Segment Start: Supplied material

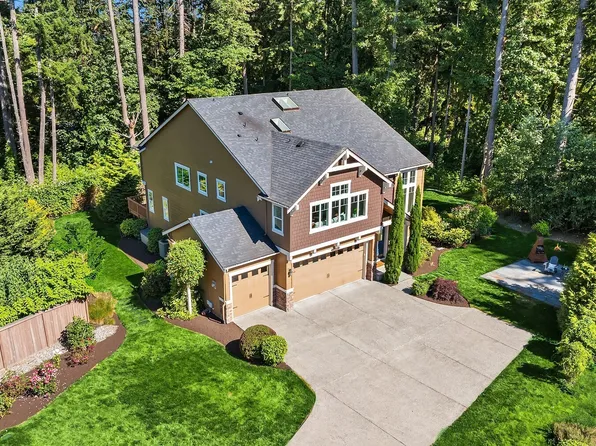 13874 LaVigne Court NE, Bainbridge Island, WA 98110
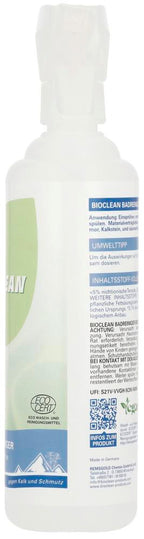 Badreiniger Bergminze 500 ml
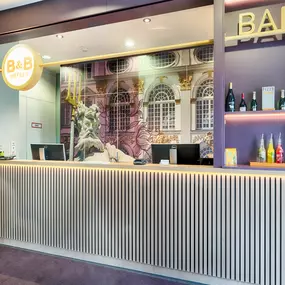 Bild von B&B Hotel München-Moosach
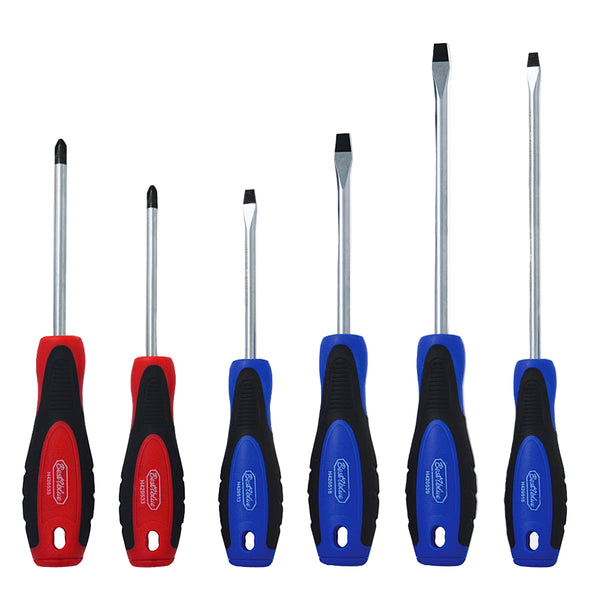 Screwdriver Set | 6-Piece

Segment End: Supplied material

◆ Assigned task: Take the whole listing above and copy it exactly. Pictures do not go into the copy.

◆ Result of this task:
 13874 LaVigne Court NE, Bainbridge Island, WA 98110
 Badreiniger Bergminze 500 ml
 Bild von B&B Hotel München-Moosach
 Screwdriver Set | 6-Piece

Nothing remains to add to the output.